10.45am – 11.45am: Publishing news for students: Values-driven journalism, Dr. Cherian George

Since 2003, a small independent publisher in Singapore has been providing news and current affairs to readers aged 10-16. News For Kids publishes a monthly newspaper, What’s Up, and a quarterly magazine, Mix. While many adults assume that kids are self-absorbed and interested only in computer games, News For Kids takes children seriously, as individuals with a right to know about world affairs. Publisher Cherian George shares his experience with this unique experiment.
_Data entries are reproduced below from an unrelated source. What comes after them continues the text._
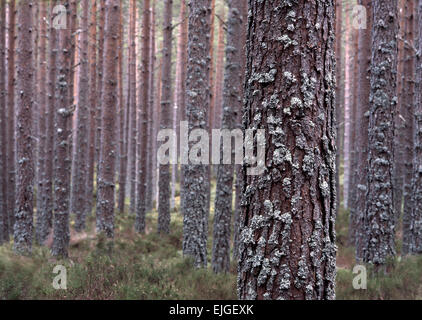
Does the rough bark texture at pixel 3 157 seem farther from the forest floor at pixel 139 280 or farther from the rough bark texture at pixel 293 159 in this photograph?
the rough bark texture at pixel 293 159

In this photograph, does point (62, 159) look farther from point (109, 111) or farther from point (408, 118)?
point (408, 118)

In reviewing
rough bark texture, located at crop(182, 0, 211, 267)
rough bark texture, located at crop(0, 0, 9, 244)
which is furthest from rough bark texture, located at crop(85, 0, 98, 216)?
rough bark texture, located at crop(182, 0, 211, 267)

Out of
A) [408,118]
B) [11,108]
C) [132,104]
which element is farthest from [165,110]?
[408,118]

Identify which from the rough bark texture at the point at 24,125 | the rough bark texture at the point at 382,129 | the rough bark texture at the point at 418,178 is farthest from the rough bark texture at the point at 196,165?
the rough bark texture at the point at 418,178

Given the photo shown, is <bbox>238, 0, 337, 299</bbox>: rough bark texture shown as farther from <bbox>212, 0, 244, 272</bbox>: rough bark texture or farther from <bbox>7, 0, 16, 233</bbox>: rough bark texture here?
<bbox>7, 0, 16, 233</bbox>: rough bark texture

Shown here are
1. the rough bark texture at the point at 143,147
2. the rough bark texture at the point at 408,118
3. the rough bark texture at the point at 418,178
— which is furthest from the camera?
the rough bark texture at the point at 143,147

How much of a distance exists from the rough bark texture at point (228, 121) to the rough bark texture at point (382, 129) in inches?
105

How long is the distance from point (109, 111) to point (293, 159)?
7.88 meters

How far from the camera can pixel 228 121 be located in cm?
811

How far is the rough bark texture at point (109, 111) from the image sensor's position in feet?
30.9

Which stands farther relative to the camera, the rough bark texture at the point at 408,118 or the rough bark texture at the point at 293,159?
the rough bark texture at the point at 408,118

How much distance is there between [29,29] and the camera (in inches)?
371

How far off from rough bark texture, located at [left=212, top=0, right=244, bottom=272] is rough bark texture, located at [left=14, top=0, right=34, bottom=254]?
4742 mm
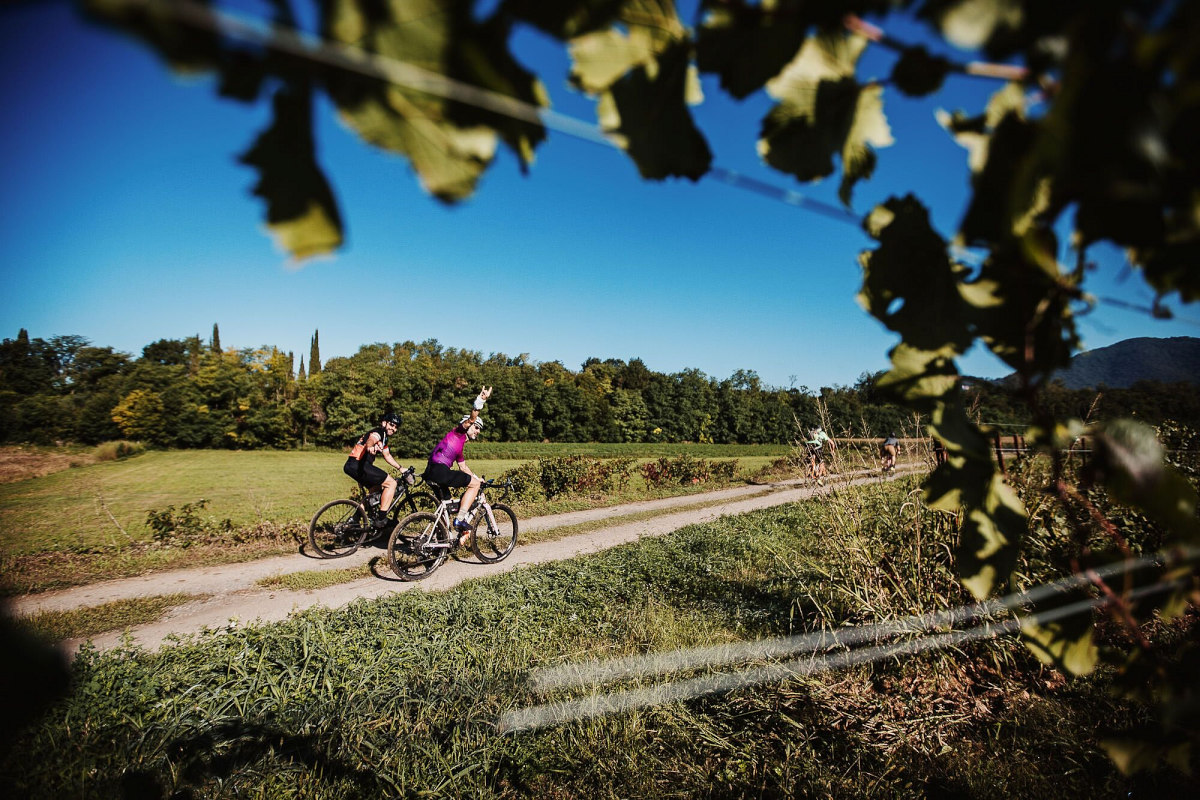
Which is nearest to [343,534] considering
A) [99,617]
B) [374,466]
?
[374,466]

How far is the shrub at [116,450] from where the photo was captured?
2908cm

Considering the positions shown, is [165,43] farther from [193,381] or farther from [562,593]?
[193,381]

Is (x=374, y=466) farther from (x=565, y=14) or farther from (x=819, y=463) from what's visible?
(x=565, y=14)

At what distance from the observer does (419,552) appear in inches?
281

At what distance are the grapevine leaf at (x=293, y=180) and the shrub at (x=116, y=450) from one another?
39.8 metres

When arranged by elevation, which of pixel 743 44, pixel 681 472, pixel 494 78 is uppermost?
pixel 743 44

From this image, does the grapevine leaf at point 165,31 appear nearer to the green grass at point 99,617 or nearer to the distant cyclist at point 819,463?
the distant cyclist at point 819,463

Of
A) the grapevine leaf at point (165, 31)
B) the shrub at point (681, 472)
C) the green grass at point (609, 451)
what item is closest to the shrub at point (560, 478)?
the shrub at point (681, 472)

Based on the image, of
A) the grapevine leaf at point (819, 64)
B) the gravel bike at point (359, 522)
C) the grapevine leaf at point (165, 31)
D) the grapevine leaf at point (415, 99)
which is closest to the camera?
the grapevine leaf at point (165, 31)

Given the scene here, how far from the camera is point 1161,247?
0.46m

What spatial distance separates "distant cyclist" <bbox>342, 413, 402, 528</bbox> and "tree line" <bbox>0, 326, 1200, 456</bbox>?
1410cm

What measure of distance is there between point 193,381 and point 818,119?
4893cm

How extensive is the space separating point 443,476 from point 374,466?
5.32 feet

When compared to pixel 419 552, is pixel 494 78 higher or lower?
higher
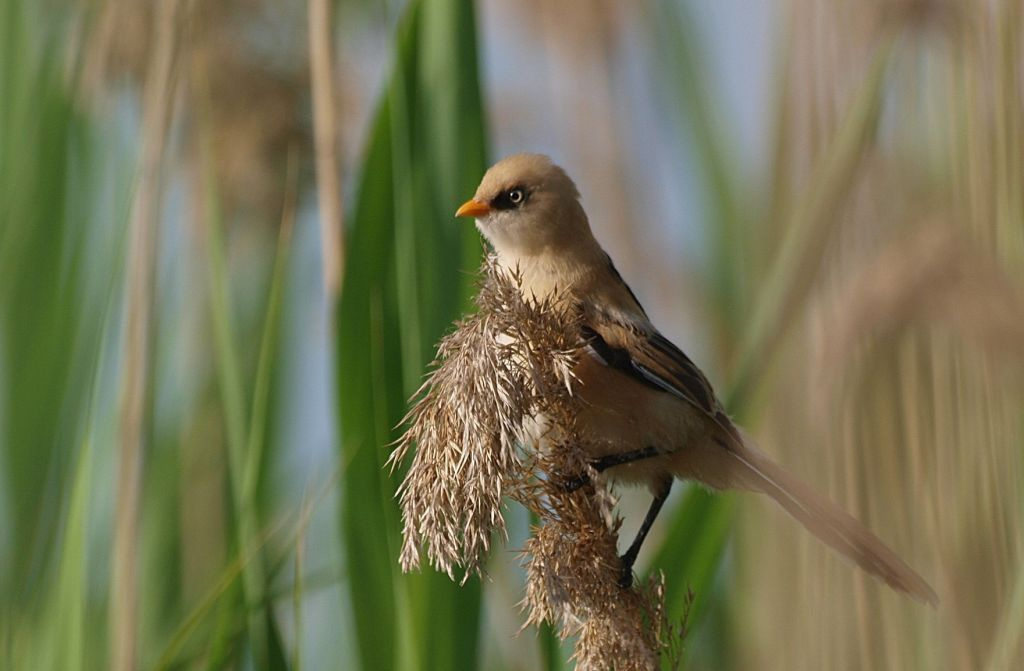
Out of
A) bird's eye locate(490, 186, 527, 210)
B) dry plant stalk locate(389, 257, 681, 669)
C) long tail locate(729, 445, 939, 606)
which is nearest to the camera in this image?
dry plant stalk locate(389, 257, 681, 669)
2.30pm – 4.30pm: Insider’s Guide to Getting Published

How can you tell if a manuscript is ready for submission or still needs another few rounds? What do you do when editors can’t relate to your story, your intent, or your cultural perspective? Many worthy manuscripts die in the slush pile because they just aren’t ready to be sent in. Get some tips here on getting through an entire writing project to produce submittable work, and finally create opportunities and earn an income from writing poetry, plays, books, films, articles, news stories or other forms of writing. There are choices you can make and action you can take to progress your career starting right now.
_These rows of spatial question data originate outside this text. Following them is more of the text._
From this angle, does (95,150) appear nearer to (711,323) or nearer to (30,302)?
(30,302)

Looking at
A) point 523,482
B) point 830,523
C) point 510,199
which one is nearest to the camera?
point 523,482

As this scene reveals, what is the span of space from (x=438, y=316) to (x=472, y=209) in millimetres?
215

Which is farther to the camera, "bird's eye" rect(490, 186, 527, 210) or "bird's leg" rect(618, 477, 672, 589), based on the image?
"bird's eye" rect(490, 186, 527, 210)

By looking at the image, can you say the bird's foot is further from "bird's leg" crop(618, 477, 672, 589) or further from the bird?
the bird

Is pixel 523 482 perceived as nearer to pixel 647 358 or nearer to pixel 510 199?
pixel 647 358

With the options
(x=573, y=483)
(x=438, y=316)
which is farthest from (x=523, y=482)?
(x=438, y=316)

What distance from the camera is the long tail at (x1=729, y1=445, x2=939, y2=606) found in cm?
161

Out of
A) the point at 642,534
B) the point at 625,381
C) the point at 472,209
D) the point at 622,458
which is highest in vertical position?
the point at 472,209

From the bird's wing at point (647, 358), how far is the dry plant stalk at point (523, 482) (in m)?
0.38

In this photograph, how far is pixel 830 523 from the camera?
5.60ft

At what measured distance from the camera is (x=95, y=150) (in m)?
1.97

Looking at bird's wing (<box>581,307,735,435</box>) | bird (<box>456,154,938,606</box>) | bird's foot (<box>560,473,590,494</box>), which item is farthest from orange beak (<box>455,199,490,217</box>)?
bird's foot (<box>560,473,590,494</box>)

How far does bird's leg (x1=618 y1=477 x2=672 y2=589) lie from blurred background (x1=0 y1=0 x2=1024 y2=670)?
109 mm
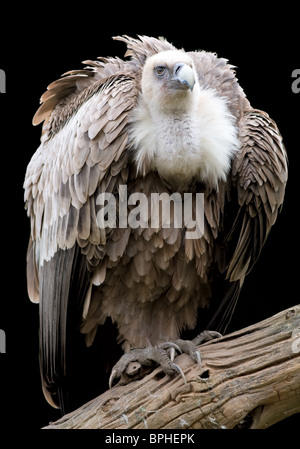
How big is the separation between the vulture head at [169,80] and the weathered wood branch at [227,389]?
1.17 meters

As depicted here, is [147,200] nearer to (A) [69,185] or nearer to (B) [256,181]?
(A) [69,185]

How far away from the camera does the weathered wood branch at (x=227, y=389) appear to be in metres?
4.21

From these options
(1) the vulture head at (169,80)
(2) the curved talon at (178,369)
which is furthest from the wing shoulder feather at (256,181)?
(2) the curved talon at (178,369)

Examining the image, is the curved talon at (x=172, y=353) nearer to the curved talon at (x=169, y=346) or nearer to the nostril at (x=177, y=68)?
the curved talon at (x=169, y=346)

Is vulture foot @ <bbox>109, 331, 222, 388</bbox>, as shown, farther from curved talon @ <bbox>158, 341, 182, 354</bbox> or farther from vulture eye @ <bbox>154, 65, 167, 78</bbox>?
vulture eye @ <bbox>154, 65, 167, 78</bbox>

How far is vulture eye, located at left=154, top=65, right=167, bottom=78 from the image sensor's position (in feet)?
14.6

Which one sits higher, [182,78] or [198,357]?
[182,78]

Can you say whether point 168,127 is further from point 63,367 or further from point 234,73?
point 63,367

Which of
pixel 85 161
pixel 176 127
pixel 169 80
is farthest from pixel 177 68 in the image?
pixel 85 161

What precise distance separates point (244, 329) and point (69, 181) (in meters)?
1.17

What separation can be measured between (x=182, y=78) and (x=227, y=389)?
4.98 ft

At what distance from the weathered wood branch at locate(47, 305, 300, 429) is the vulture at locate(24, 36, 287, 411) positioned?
0.47ft

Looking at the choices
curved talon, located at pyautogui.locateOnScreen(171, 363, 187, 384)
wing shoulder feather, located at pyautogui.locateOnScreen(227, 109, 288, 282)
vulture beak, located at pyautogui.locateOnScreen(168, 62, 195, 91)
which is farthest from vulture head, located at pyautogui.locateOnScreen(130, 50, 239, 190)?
curved talon, located at pyautogui.locateOnScreen(171, 363, 187, 384)

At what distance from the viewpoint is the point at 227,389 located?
4301 millimetres
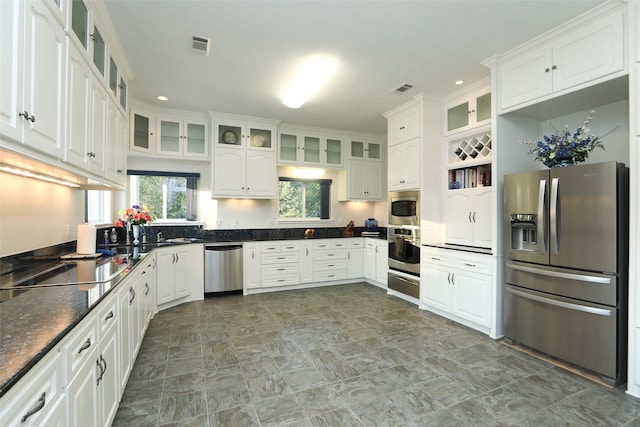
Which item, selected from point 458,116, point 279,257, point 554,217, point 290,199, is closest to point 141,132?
point 290,199

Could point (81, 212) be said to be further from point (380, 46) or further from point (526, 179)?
point (526, 179)

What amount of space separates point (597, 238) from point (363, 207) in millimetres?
4054

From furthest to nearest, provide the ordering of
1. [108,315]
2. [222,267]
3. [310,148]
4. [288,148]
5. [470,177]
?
[310,148], [288,148], [222,267], [470,177], [108,315]

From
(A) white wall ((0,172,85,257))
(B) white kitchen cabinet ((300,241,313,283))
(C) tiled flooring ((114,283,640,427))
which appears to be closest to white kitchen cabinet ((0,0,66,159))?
(A) white wall ((0,172,85,257))

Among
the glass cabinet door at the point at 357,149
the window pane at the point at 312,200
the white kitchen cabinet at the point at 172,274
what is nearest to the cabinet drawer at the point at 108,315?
the white kitchen cabinet at the point at 172,274

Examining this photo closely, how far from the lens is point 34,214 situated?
7.29 ft

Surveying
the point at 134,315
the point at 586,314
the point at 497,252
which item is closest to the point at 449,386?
the point at 586,314

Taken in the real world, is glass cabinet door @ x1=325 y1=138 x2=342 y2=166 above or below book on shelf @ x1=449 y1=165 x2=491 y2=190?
above

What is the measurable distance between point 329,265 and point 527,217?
3.10 m

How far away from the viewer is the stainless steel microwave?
13.3 feet

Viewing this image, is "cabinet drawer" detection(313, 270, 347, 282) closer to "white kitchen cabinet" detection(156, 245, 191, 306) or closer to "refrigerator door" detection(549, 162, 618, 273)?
"white kitchen cabinet" detection(156, 245, 191, 306)

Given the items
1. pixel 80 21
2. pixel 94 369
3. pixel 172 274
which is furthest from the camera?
pixel 172 274

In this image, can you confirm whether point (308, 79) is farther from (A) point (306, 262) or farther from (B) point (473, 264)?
(A) point (306, 262)

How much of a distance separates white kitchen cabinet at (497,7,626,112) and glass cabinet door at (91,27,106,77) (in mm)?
3484
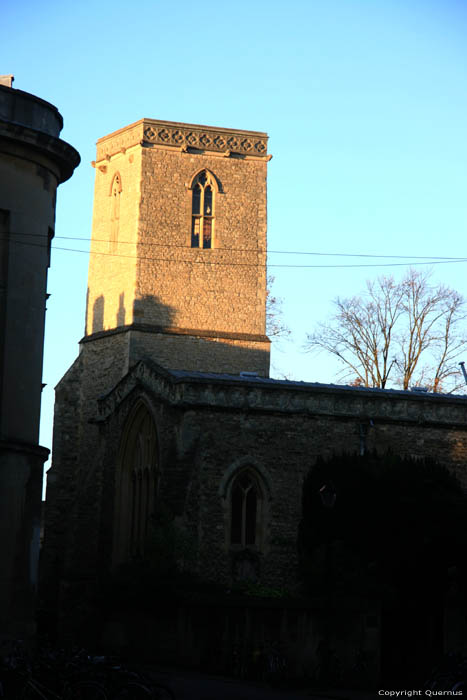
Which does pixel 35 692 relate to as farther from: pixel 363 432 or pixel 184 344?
pixel 184 344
– Your manuscript: How do you know when you’re done?, Uma Krishnaswami

– How editors and agents make decisions, Anushka Ravishankar

– What to expect in terms of contracts, advances and editing if you are accepted by a publisher, Holly Thompson

– The Business of Writing: Sustaining Your Writing Career, Paul Kooperman

3.45pm – 4.45pm: Copyright issues in the emerging world of online content, Bill Rosenblatt

The Internet is both a blessing and a curse for writers, illustrators, photographers, and other content creators.  It provides a way to distribute content and achieve recognition at very little cost, yet it has become harder and harder for creators to monetize their content and assert their rights.  We will address issues related to copyright in the online world that affect content creators.  We will discuss options available to content creators for navigating tradeoffs between publicity and control in the online world.

4.45pm – 5.45pm: Adding value to your products: Printing and production techniques for children’s materials, Teri Tan

Children’s books are among the most innovative (and challenging) of all book segments. Often, the quest is to make sure the books are interactive, visually attractive, engaging and one-of-a-kind. For print manufacturers, rehashing old techniques and combining them with new materials (and tricks) to up the wow factor is par for the course. For the book people, knowing what is possible and practical, and keeping up with the latest market trend, is crucial to their success.

4.45pm – 5.45pm: Multilingual Pluralities in Picture Books, Radhika Menon

Multicultural publishing has been the buzzword in children’s publishing, especially in English, for quite a few years now. It is clear that for books from one culture to find acceptance in another, it has to fit into the pre-conceived notions of that culture. Anything different is considered difficult and unfamiliar, too region-specific. These attitudes are true of children’s publishers everywhere. Most publish in the dominant language of the region and cater to the mainstream middle-class market. Unless books from a country reflect the pluralities in languages and cultures of the region, unless authors, illustrators and translators create and engage with culturally distinctive texts and visuals of their respective countries, the books will continue to create and promote stereotypical notions of a culture. Books in different languages and in translation have to grow in quantity, quality and confidence in order to reflect and respect multilingual pluralities.  How can we make this happen – sharing the Tulika experience.